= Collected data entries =
------------------------------------

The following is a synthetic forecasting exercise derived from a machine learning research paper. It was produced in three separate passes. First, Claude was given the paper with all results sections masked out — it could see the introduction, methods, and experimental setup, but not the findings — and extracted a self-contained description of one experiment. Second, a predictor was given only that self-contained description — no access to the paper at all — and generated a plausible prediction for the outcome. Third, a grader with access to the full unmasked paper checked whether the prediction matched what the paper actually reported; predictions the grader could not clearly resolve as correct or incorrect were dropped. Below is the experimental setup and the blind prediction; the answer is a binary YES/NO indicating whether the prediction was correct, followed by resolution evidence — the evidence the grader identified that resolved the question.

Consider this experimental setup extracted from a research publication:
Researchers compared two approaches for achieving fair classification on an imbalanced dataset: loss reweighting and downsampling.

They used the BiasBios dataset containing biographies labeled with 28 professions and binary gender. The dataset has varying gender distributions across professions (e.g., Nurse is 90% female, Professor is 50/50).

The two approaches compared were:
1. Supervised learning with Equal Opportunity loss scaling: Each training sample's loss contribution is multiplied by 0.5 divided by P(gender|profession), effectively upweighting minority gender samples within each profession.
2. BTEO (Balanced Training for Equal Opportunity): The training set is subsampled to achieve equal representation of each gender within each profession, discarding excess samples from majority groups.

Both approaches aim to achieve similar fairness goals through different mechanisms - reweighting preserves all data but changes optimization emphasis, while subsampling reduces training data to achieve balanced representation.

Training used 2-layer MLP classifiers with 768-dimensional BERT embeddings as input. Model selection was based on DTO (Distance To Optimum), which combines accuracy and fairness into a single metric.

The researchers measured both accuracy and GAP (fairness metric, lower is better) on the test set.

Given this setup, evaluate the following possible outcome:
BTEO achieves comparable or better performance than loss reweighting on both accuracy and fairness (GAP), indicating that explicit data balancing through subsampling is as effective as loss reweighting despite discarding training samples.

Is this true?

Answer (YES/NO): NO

------------------------------------

= Problem statement =
Your answer must contain every line of the records, exactly.

= Task response =
The following is a synthetic forecasting exercise derived from a machine learning research paper. It was produced in three separate passes. First, Claude was given the paper with all results sections masked out — it could see the introduction, methods, and experimental setup, but not the findings — and extracted a self-contained description of one experiment. Second, a predictor was given only that self-contained description — no access to the paper at all — and generated a plausible prediction for the outcome. Third, a grader with access to the full unmasked paper checked whether the prediction matched what the paper actually reported; predictions the grader could not clearly resolve as correct or incorrect were dropped. Below is the experimental setup and the blind prediction; the answer is a binary YES/NO indicating whether the prediction was correct, followed by resolution evidence — the evidence the grader identified that resolved the question.

Consider this experimental setup extracted from a research publication:
Researchers compared two approaches for achieving fair classification on an imbalanced dataset: loss reweighting and downsampling.

They used the BiasBios dataset containing biographies labeled with 28 professions and binary gender. The dataset has varying gender distributions across professions (e.g., Nurse is 90% female, Professor is 50/50).

The two approaches compared were:
1. Supervised learning with Equal Opportunity loss scaling: Each training sample's loss contribution is multiplied by 0.5 divided by P(gender|profession), effectively upweighting minority gender samples within each profession.
2. BTEO (Balanced Training for Equal Opportunity): The training set is subsampled to achieve equal representation of each gender within each profession, discarding excess samples from majority groups.

Both approaches aim to achieve similar fairness goals through different mechanisms - reweighting preserves all data but changes optimization emphasis, while subsampling reduces training data to achieve balanced representation.

Training used 2-layer MLP classifiers with 768-dimensional BERT embeddings as input. Model selection was based on DTO (Distance To Optimum), which combines accuracy and fairness into a single metric.

The researchers measured both accuracy and GAP (fairness metric, lower is better) on the test set.

Given this setup, evaluate the following possible outcome:
BTEO achieves comparable or better performance than loss reweighting on both accuracy and fairness (GAP), indicating that explicit data balancing through subsampling is as effective as loss reweighting despite discarding training samples.

Is this true?

Answer (YES/NO): NO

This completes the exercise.